PROBLEM TO WORK ON: Copy, word for word, the lines of the listing below from the line with "T-shirt with a" up to and including the line with "Mann kniet bei". Drop the pictures.

SUPPLIED RECORDS:
▼

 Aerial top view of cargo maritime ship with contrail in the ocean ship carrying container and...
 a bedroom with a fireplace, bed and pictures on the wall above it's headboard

▲
▼

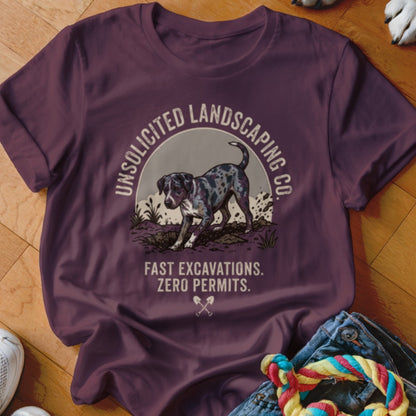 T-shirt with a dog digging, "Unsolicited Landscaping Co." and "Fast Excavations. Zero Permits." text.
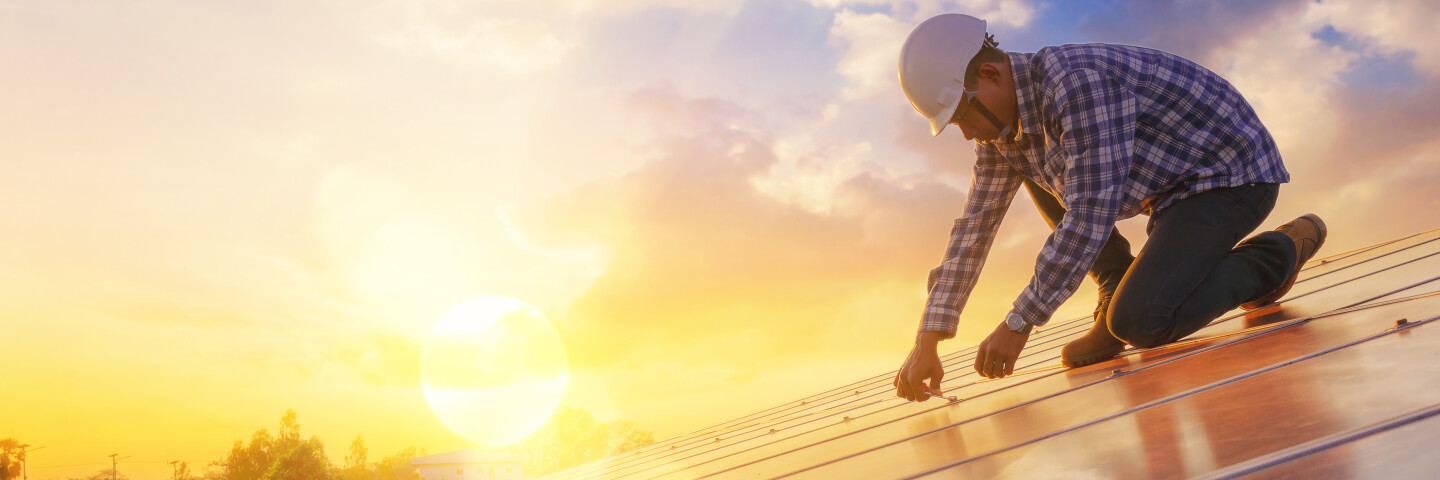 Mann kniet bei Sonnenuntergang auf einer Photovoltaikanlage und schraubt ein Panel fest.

▲
▼

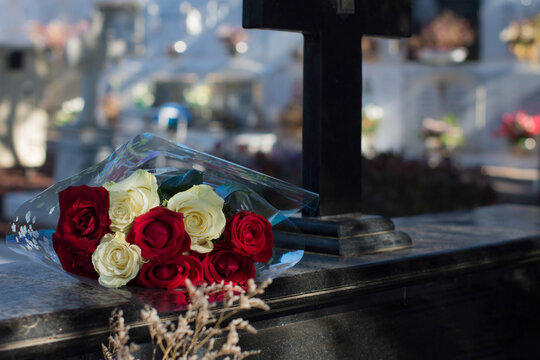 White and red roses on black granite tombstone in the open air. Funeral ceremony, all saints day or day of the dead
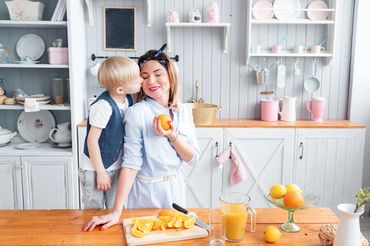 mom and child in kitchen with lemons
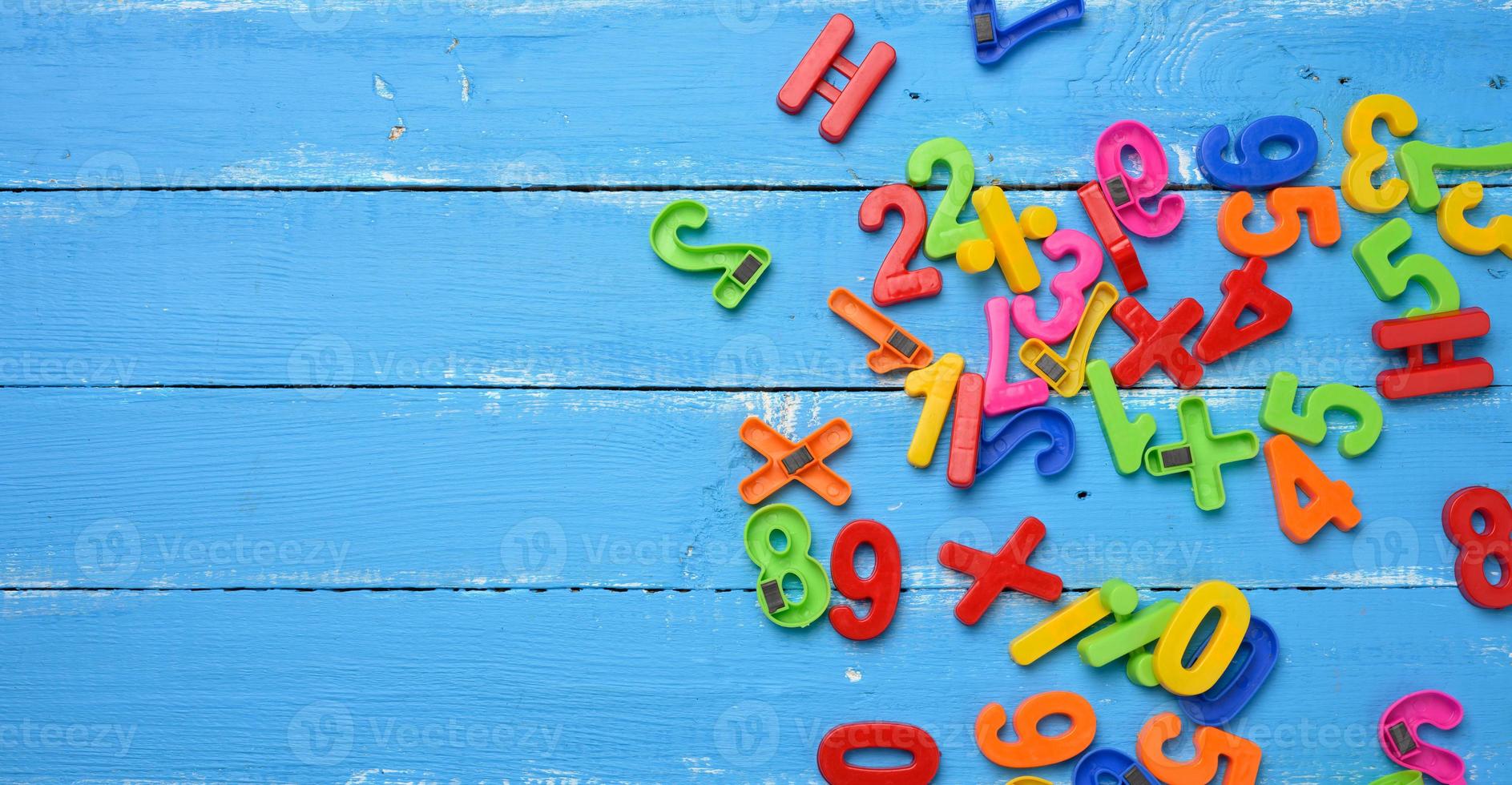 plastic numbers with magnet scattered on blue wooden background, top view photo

▲

YOUR SOLUTION:
 T-shirt with a dog digging, "Unsolicited Landscaping Co." and "Fast Excavations. Zero Permits." text.
 Mann kniet bei Sonnenuntergang auf einer Photovoltaikanlage und schraubt ein Panel fest.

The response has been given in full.